→ **Page text**
-- Opening Marker --

MILITARY DESIGN
The US Marines, looking to update their field strategy, will make like videogame commandos later this year when they suit up in digital camouflage.
"If you were downloading a picture and the computer froze at 85 percent, it'd have that pixel effect - that's what the uniform looks like," says Major Gabriel Patricio, project officer with Marine Corps Systems Command, about the fabric's appearance close up. From a distance of 200 to 500 feet, the bitmapped design - called Marine Pattern, or MarPat for short - melts into its environment, capturing and reflecting light and color from nearby objects despite having no solid shapes or color.

-- Closing Marker --

→ **Extracted entries**
-- Opening Marker --

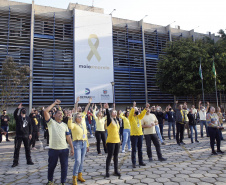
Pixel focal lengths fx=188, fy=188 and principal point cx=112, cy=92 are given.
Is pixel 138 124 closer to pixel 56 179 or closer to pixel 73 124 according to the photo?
pixel 73 124

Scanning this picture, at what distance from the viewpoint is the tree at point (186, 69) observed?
20.3 m

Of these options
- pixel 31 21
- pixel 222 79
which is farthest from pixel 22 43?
pixel 222 79

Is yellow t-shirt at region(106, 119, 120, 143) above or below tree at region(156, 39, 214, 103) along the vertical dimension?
below

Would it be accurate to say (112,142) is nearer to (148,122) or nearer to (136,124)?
(136,124)

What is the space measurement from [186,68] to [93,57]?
35.0ft

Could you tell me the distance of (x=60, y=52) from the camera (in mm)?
21922

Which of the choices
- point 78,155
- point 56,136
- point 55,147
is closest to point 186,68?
point 78,155

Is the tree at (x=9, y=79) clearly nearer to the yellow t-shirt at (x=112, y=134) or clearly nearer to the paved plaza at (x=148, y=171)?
the paved plaza at (x=148, y=171)

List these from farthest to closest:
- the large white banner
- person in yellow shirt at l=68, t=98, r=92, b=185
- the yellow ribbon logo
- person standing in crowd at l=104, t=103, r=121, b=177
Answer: the yellow ribbon logo → the large white banner → person standing in crowd at l=104, t=103, r=121, b=177 → person in yellow shirt at l=68, t=98, r=92, b=185

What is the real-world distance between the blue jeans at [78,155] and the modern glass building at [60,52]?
1644 cm

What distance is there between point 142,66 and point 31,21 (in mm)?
14534

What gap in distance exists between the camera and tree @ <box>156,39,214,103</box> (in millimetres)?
20328

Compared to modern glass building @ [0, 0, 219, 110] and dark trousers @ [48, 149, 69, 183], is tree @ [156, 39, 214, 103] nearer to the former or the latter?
modern glass building @ [0, 0, 219, 110]

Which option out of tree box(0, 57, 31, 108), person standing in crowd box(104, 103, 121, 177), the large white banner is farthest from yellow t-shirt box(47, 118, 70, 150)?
the large white banner
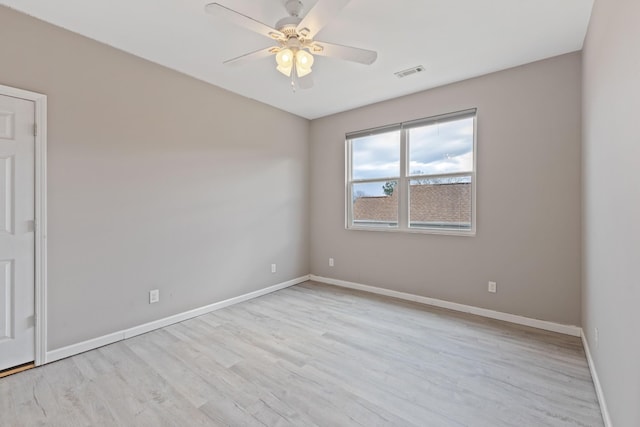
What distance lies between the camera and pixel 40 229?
2178 millimetres

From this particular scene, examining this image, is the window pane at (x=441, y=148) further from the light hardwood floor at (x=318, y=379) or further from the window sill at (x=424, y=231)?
the light hardwood floor at (x=318, y=379)

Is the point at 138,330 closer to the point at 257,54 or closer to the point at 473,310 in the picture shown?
the point at 257,54

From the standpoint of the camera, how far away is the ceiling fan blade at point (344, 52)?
1.98m

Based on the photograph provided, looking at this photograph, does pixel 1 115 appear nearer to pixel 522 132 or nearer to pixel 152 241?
pixel 152 241

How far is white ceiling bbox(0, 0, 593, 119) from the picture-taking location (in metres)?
2.05

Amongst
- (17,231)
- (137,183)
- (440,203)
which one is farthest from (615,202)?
(17,231)

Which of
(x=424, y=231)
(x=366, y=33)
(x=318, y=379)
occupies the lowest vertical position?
(x=318, y=379)

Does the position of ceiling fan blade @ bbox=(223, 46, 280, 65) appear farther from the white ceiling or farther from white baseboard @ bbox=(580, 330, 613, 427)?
white baseboard @ bbox=(580, 330, 613, 427)

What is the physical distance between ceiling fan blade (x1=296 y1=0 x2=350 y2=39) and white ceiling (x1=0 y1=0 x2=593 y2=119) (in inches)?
12.7

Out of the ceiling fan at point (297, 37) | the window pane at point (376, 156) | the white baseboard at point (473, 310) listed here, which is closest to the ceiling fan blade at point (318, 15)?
the ceiling fan at point (297, 37)

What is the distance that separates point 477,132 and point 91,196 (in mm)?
3886

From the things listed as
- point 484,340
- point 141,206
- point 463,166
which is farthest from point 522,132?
point 141,206

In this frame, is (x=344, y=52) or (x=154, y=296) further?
(x=154, y=296)

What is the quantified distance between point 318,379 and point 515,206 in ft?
8.48
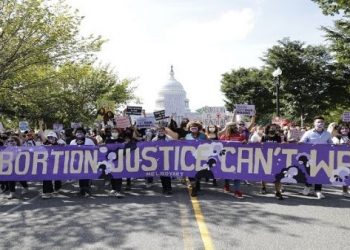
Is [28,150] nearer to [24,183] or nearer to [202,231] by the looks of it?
[24,183]

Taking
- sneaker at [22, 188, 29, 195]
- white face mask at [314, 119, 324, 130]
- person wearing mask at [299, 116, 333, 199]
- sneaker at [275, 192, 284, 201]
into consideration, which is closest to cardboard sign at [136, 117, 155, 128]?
sneaker at [22, 188, 29, 195]

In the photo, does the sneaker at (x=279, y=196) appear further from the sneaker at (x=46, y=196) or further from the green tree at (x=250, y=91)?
the green tree at (x=250, y=91)

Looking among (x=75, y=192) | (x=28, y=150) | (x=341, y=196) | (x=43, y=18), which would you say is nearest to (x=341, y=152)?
(x=341, y=196)

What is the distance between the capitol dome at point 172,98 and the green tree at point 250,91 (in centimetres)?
7261

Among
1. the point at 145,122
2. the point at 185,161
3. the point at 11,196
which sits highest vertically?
the point at 145,122

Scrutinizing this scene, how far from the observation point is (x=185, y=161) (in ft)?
37.9

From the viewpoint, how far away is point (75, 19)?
63.2 ft

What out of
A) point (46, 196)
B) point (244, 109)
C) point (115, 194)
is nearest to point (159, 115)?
point (244, 109)

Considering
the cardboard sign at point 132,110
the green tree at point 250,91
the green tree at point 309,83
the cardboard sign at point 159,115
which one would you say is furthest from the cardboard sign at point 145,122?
the green tree at point 250,91

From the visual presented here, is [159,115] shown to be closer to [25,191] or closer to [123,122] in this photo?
[123,122]

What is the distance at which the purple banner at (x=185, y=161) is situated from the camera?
1097cm

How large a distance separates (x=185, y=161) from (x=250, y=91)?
1655 inches

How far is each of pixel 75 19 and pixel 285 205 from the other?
12.9m

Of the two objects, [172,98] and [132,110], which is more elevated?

-- Closing Marker --

→ **Assignment**
Continue the text about the Marines' digital camouflage uniforms, picking up right after its final sentence.

→ **Reply**
The new "cammies" motif, part of an overhaul of the Marines' 20-year-old standard issue, was selected from 100 designs submitted by military developers and hunting-product manufacturers. Researchers at the US Army Soldier and Biological Chemical Command facility whittled the entries down to eight, whose shapes, sizes, and colors were then tweaked on computers and printed both on paper and on a nylon-cotton blend. From there, the options were scrutinized by Marine snipers for visual deceptiveness in daylight and darkness (using night-vision goggles) before being electronically altered again. Marines weighed in via focus groups and Internet surveys, preferring the familiar cat stripes to the digital pixels. Turns out, though, they'll be getting MarPat, the more deceptive, albeit less attractive, of the two. The pixelated pattern will come in three color schemes - urban, woodland, and desert - and will appear on thousands of newly redesigned Marine combat utility uniforms this year.